> **Série d'exercices**:
[1] Recopiez mot pour mot le passage du texte sur la grève des machinistes qui commence à « les quelques 400 » et se termine à « patronale de négociations. ».
[2] Prolongez le texte sur la grève des machinistes à partir de sa dernière phrase.

La grève éclate le 21 novembre chez les machinistes de l’usine Saint-Eloi et s’étend immédiatement à ceux de l’usine de Blagnac. Elle prend aussitôt un tour particulièrement intéressant :

les quelques 400 grévistes (la totalité des machinistes) élisent un comité de grève dans lequel ne se trouve aucun délégué syndical.

Comment en est-on arrivé là ?

Fin octobre et début novembre, les syndicats avaient organisé, devant la tension croissante qui régnait dans les ateliers, des arrêts de travail d’une demi-journée. Pour corser le tout, ils se tiraient dans les jambes au sujet des revendications (C.F.D.T : 100 francs pour tous, C.G.T. : augmentations hiérarchisées). Évidemment, ces actions n’ont rien donné : même pas une promesse patronale de négociations.

Lassés de cette tactique stérile, les machinistes posent un cahier de revendications :

— parité des taux horaires avec les usines de Marignane et Cannes ;
— augmentation de la prime d’équipe ;
— obtention de la deuxième demi-heure payée, non travaillée ;
— déblocage des essais professionnels (l’année dernière alors qu’il y avait peu de travail, la direction a réduit les emplois en expédiant les travailleurs dans les autres usines situées dans les quatre coins du pays ; maintenant qu’il y a beaucoup de travail, en particulier sur les programmes CONCORDE et AIRBUS, les horaires de travail ont augmenté et la direction refuse d’embaucher).

> **Questions sur des scènes en images**:
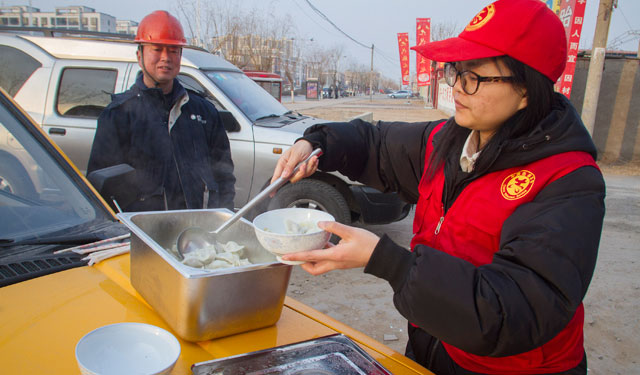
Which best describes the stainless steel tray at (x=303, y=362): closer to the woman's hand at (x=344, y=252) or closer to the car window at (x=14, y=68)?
the woman's hand at (x=344, y=252)

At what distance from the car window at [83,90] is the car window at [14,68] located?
397mm

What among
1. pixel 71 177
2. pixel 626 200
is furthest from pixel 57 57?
pixel 626 200

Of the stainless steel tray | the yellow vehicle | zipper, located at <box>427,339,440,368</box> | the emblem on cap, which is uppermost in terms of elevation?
the emblem on cap

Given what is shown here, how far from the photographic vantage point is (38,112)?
4949 mm

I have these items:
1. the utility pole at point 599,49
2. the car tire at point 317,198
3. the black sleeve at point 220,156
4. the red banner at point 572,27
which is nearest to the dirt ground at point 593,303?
the car tire at point 317,198

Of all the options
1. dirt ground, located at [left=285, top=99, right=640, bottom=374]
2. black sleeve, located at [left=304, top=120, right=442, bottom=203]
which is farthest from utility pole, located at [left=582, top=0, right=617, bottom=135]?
black sleeve, located at [left=304, top=120, right=442, bottom=203]

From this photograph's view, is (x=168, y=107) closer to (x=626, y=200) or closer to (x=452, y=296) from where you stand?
(x=452, y=296)

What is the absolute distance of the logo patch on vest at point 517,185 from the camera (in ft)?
4.35

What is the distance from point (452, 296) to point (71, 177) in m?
1.80

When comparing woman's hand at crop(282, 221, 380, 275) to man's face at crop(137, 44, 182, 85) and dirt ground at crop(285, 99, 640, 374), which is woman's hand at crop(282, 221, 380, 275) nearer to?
man's face at crop(137, 44, 182, 85)

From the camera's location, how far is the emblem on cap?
1430 mm

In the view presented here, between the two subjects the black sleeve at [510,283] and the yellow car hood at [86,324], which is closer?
the black sleeve at [510,283]

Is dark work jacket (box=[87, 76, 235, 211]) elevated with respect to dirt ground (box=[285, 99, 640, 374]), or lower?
elevated

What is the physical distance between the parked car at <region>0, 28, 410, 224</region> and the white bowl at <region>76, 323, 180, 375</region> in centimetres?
370
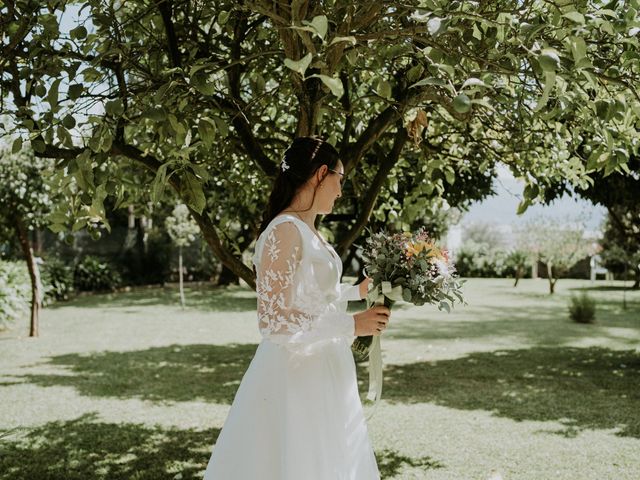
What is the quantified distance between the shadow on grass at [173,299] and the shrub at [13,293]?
2.98 meters

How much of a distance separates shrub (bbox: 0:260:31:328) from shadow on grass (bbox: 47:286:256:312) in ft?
9.78

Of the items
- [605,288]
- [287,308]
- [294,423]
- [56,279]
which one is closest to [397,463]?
[294,423]

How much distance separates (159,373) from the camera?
9.66 meters

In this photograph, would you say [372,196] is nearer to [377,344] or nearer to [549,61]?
[377,344]

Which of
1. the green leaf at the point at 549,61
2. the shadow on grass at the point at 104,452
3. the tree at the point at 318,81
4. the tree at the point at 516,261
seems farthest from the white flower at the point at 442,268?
the tree at the point at 516,261

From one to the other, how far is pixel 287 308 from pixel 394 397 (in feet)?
18.2

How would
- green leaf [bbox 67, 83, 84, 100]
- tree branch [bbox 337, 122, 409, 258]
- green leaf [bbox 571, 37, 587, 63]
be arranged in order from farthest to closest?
tree branch [bbox 337, 122, 409, 258] → green leaf [bbox 67, 83, 84, 100] → green leaf [bbox 571, 37, 587, 63]

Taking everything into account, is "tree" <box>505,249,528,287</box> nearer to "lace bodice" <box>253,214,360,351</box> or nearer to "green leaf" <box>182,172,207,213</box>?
"lace bodice" <box>253,214,360,351</box>

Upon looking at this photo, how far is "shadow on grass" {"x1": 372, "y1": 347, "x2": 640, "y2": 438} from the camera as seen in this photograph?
280 inches

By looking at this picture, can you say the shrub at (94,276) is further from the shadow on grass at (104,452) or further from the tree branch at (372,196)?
the tree branch at (372,196)

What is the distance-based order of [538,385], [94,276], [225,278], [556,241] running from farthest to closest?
[225,278]
[556,241]
[94,276]
[538,385]

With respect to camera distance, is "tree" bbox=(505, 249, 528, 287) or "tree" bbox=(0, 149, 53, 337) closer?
"tree" bbox=(0, 149, 53, 337)

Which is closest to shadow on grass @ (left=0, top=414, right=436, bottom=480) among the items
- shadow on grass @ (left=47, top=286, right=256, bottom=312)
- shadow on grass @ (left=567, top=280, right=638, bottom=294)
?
shadow on grass @ (left=47, top=286, right=256, bottom=312)

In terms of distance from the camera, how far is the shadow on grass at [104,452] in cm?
526
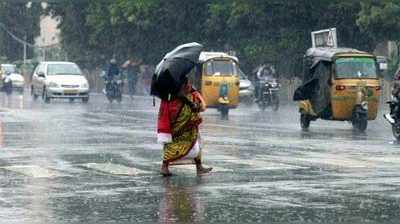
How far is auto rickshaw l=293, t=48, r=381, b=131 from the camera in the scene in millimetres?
27172

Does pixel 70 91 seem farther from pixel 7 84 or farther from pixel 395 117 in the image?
pixel 395 117

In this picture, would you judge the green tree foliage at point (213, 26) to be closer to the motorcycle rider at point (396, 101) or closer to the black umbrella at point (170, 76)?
the motorcycle rider at point (396, 101)

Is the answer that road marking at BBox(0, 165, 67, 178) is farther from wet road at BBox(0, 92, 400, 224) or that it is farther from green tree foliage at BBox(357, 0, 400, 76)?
green tree foliage at BBox(357, 0, 400, 76)

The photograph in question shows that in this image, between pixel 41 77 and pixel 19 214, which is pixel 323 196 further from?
pixel 41 77

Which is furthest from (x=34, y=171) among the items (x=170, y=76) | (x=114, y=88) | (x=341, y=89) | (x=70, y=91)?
(x=114, y=88)

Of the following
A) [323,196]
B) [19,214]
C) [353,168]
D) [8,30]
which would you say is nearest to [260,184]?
[323,196]

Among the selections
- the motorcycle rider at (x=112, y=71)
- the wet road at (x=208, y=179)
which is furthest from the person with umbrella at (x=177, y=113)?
the motorcycle rider at (x=112, y=71)

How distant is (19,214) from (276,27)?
123 feet

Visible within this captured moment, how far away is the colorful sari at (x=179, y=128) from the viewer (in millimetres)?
15211

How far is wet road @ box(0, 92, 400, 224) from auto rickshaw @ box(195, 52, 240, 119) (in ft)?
31.0

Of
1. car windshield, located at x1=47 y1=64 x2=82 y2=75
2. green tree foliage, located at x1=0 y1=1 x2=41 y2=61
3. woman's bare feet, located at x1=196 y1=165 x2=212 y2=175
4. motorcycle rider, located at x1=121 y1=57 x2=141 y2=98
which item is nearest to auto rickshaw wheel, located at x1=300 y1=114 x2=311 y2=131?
woman's bare feet, located at x1=196 y1=165 x2=212 y2=175

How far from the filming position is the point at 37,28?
339 feet

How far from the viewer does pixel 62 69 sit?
47.9 m

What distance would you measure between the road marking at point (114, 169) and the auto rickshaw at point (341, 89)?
11.2 m
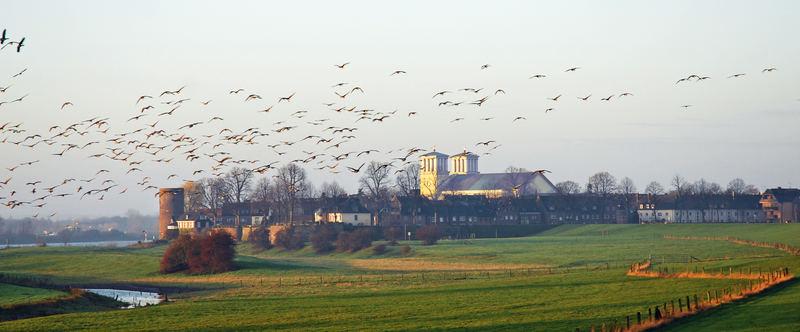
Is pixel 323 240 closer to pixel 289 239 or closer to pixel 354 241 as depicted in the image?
pixel 354 241

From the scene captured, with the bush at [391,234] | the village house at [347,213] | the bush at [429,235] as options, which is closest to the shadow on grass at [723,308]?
the bush at [429,235]

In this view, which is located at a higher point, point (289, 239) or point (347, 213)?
point (347, 213)

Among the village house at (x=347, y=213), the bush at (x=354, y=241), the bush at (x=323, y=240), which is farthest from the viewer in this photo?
the village house at (x=347, y=213)

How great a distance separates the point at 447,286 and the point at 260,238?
291 feet

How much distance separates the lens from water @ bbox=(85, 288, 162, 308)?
7806 cm

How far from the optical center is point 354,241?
14325 centimetres

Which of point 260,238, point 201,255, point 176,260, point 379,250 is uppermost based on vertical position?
point 260,238

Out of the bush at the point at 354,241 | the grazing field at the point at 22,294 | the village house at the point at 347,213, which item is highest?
the village house at the point at 347,213

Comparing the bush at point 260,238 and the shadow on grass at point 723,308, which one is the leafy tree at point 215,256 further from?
the shadow on grass at point 723,308

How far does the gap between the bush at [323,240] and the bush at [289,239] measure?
3.79m

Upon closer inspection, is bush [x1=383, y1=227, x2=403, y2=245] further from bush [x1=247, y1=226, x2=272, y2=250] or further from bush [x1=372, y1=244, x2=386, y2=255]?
bush [x1=247, y1=226, x2=272, y2=250]

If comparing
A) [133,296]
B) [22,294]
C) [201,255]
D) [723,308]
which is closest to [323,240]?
[201,255]

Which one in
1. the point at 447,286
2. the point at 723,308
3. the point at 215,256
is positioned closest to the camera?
the point at 723,308

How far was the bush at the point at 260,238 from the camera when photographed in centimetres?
15925
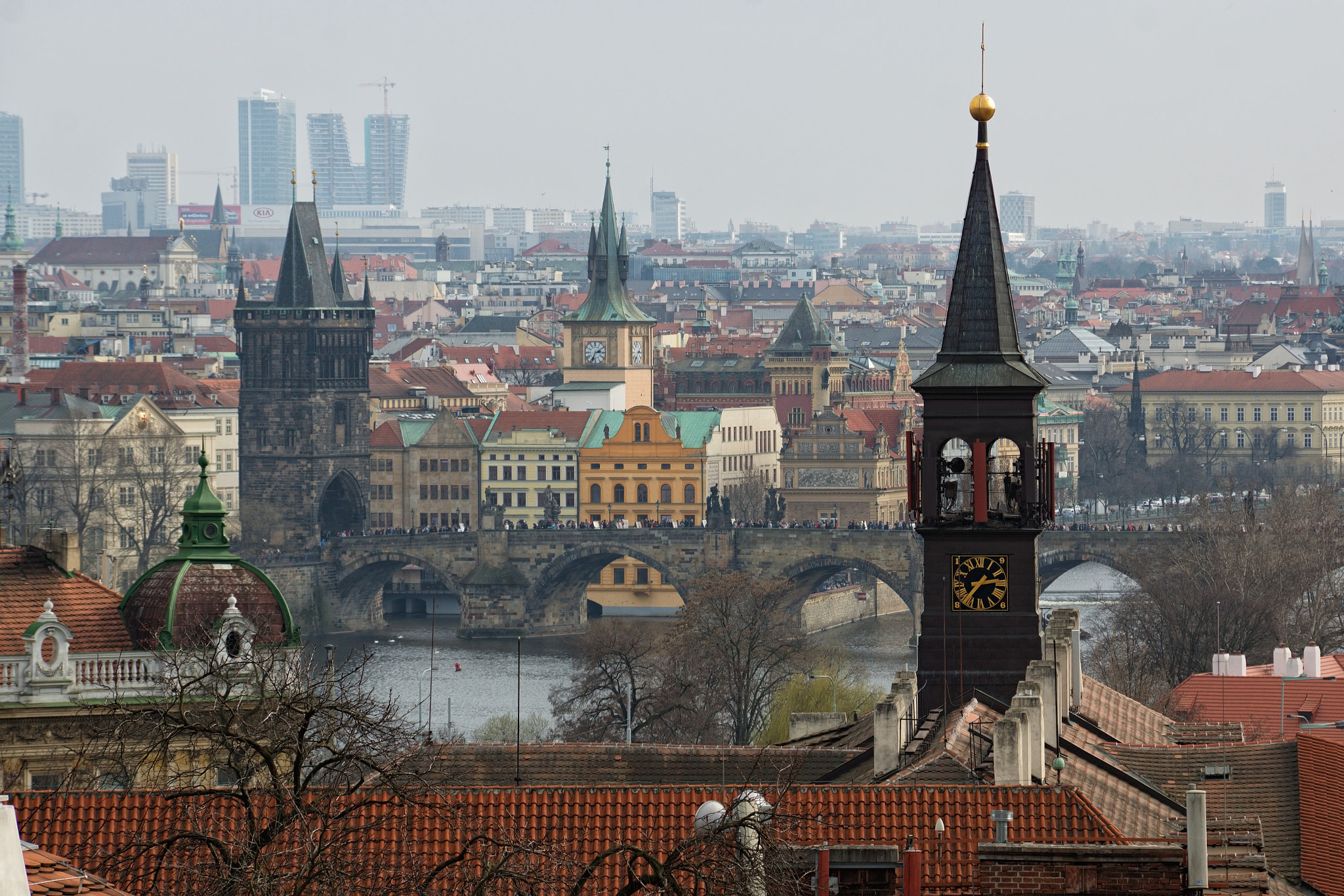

> **Résultats finaux**:
[1]
les quelques 400 grévistes (la totalité des machinistes) élisent un comité de grève dans lequel ne se trouve aucun délégué syndical.

Comment en est-on arrivé là ?

Fin octobre et début novembre, les syndicats avaient organisé, devant la tension croissante qui régnait dans les ateliers, des arrêts de travail d’une demi-journée. Pour corser le tout, ils se tiraient dans les jambes au sujet des revendications (C.F.D.T : 100 francs pour tous, C.G.T. : augmentations hiérarchisées). Évidemment, ces actions n’ont rien donné : même pas une promesse patronale de négociations.

[2]
— hygiène et sécurité du travail : chaussures, dépoussiérage, etc. ;
— pour les 3x8 : augmentation de la prime de panier-heures de nuit majorées à 30 % comme dans les autres usines, au lieu de 15 % à Toulouse.

Comme la direction refuse toute entrevue, la totalité des machinistes de l’équipe de l’après-midi (13 h à 22 h.) part en GRÈVE ILLIMITÉE. Ceux-ci reviennent le lendemain à quatre heures et "mettent en grève" leurs camarades de l’équipe du matin (4 h, 13 h), ceci pour couper l’herbe sous le pied aux syndicats qui se proposaient d’isoler leur mouvement.

Un instant débordés, ceux-ci tentent d’étouffer le mouvement en prenant la "direction des opérations". Ils vont négocier avec la maîtrise locale et les grévistes imposent la présence d’un de leurs camarades à ces négociations. Au retour de celles-ci, le compte rendu qu’en donnent les syndicats est contesté par cet ouvrier. Les grévistes décident alors d’élire un comité de grève chargé de contrôler les négociations.

Celui-ci est composé des ouvriers les plus combatifs, dont, ce qui est particulièrement significatif, AUCUN N’EXERCE DE RESPONSABILITÉ SYNDICALE.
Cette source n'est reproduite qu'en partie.